I am trying to prove Theorem 11.3.7 (no proof or reference is left in the text) of Edixhoven and Taelman lectures on Algebraic Geometry. The main goal of these lectures is to introduce algebraic geometry by proving Weil's conjectures for curves.

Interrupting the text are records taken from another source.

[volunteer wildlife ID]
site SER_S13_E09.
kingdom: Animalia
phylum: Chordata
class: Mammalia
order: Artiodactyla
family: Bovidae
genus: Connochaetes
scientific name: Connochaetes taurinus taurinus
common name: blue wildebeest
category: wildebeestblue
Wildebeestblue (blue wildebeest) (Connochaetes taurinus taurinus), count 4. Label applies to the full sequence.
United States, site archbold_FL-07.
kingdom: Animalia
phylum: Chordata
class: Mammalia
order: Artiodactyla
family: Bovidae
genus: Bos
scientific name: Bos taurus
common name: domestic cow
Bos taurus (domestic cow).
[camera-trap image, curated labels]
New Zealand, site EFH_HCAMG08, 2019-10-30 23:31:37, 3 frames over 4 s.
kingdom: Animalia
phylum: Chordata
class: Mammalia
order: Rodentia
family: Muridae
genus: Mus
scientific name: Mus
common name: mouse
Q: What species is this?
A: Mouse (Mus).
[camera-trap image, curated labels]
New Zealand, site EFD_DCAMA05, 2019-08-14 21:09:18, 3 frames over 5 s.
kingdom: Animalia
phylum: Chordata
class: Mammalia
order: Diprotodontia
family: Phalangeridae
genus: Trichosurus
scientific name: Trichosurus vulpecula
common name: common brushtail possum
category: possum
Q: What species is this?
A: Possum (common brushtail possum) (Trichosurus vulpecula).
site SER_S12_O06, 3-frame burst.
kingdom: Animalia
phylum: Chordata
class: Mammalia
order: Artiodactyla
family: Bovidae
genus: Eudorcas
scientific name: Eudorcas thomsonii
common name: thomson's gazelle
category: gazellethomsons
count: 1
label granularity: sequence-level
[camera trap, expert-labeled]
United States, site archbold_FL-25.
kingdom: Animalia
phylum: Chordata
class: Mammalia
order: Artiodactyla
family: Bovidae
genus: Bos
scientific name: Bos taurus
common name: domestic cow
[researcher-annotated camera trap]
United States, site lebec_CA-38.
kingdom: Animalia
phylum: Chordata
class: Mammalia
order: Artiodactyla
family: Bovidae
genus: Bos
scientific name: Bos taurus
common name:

Here's some context: Let $\mathbb{F}_q$ be the field with $q$ elements and let $\mathbb{F}_q \to \mathbb{F}$ be an algebraic closure. Let $X$ be a smooth irreducible projective curve over $\mathbb{F}_q$, which for us means that $X$ is an irreducible smooth algebraic set in some $\mathbb{P}^m(\mathbb{F})$ of dimension 1 defined by some homogeneous polynomials in $\mathbb{F}_q[x_0,\dots,x_m]$. Then the theorem asserts that for any divisor $D$ on $X$
$$ \dim_{\mathbb{F}_q} H^0(X,D)^\sigma = \dim_{\mathbb{F}}H^0(X,D). $$
where $$ H^0(X,D) = \lbrace f \in K(X) : f=0 \text{ or } \operatorname{div}(f)+D \geq 0\rbrace $$ and $$ H^0(X,D)^\sigma = \lbrace f \in K(X) : f\text{ has coefficients in } \mathbb{F}_q \rbrace \cap H^0(X,D).$$
Is this trivial? Am I missing something? I am not very familiar with the language of schemes or cohomology. Thanks in advance!